Cryptocurrency Reporting Requirements: Forms 8938, FBAR, and 3520
U.S. taxpayers with offshore crypto holdings are subject to varous additional reporting requirements:
- Form 8938 (Statement of Specified Foreign Financial Assets): Under the Foreign Account Tax Compliance Act (FATCA), U.S. taxpayers holding foreign financial assets exceeding certain thresholds must report them on Form 8938. This includes cryptocurrencies held in foreign accounts.
- FBAR (FinCEN Form 114): Taxpayers with foreign financial accounts, including crypto wallets, exceeding $10,000 at any point during the calendar year must file an FBAR. Failure to do so can result in substantial penalties.
- Form 3520: Taxpayers must report transactions with certain foreign trusts and the receipt of certain foreign gifts. If a taxpayer receives crypto assets from a foreign trust or individual, Form 3520 may be necessary.
Non-compliance with these reporting requirements can lead to significant penalties, including monetary fines and potential criminal charges. Therefore, taxpayers must understand and fulfill their obligations in a timely and complete manner.
Increased IRS Enforcement and Audits with Cryptocurrency
In recent years, the IRS had ramped up its enforcement efforts in connection with cryptocurrency transactions. Form 1099-DA and wallet by wallet accounting, would have enabled the IRS to identify underreported income and ensure compliance more seamlessly.
Additionally, the IRS has employed data analytics and blockchain tracing tools to identify non-compliant taxpayers. By analyzing blockchain transactions and cross-referencing them with tax filings, the IRS can detect discrepancies and pursue enforcement actions.
Best Practices for Crytpocurrency Holdings Compliance
,To comply globally, adhering to stricter reporting standards is prudent. Taxpayers should consider and implement the following:
- Maintain Detailed Records: Keep comprehensive records of all crypto transactions, including dates, amounts, involved parties, and the purpose of each transaction.
- Use Reliable Tax Software: Utilize reputable cryptocurrency tax software to track transactions across multiple wallets and exchanges, ensuring accurate management and accounting.
- Consult Tax Professionals: Engage with tax professionals who are experienced in cryptocurrency to ensure compliance with all reporting requirements and to integrate effective tax strategies.

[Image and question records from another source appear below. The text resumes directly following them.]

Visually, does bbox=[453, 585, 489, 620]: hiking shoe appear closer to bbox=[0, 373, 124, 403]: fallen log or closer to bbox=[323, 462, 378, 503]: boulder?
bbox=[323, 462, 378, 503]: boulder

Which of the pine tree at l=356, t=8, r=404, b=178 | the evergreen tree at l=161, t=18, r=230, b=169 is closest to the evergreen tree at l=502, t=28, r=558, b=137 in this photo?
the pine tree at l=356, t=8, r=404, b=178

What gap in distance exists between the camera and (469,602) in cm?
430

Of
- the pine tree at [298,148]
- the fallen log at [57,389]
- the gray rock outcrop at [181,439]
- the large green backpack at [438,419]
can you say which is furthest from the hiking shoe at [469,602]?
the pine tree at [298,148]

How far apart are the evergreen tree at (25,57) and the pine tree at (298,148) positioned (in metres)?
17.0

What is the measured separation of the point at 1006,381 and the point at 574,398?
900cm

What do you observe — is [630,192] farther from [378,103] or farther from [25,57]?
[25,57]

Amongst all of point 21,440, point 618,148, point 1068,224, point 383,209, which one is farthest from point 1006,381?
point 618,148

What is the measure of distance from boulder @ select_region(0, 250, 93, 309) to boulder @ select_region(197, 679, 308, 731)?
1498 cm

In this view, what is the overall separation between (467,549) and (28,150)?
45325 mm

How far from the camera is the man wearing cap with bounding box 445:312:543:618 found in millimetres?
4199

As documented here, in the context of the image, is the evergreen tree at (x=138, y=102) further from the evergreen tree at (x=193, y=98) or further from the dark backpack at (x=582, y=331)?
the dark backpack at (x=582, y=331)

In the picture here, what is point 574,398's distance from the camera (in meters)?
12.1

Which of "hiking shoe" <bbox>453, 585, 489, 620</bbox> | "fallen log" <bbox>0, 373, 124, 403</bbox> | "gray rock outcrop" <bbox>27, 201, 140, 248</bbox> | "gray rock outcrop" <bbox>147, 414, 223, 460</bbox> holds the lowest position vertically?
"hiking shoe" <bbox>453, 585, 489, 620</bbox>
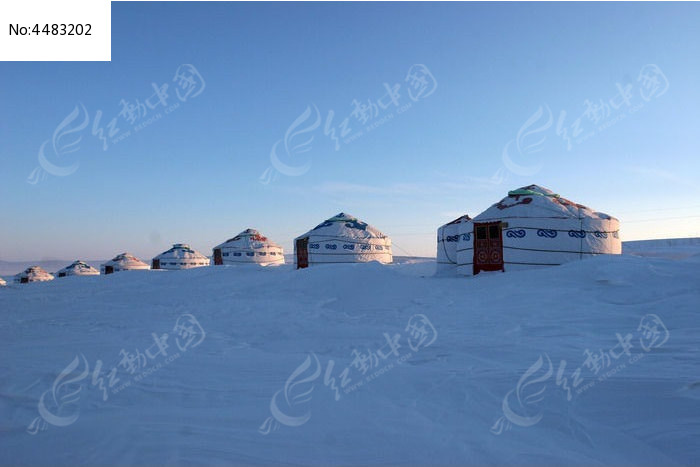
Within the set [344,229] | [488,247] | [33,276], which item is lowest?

- Stay Informed: Regularly review IRS updates and guidance on cryptocurrency taxation to remain compliant with evolving regulations.
As the IRS priorities waver and international bodies. Including the OECD intensify their focus on cryptocurrency taxation, reporting compliance can be especially cumbersome because both the application and the extent can be uncertain, especially across conflicting jurisdictions. Proactive compliance mitigates the risk of audits and penalties while contributing to the broader goal of financial transparency, especially with digital assets.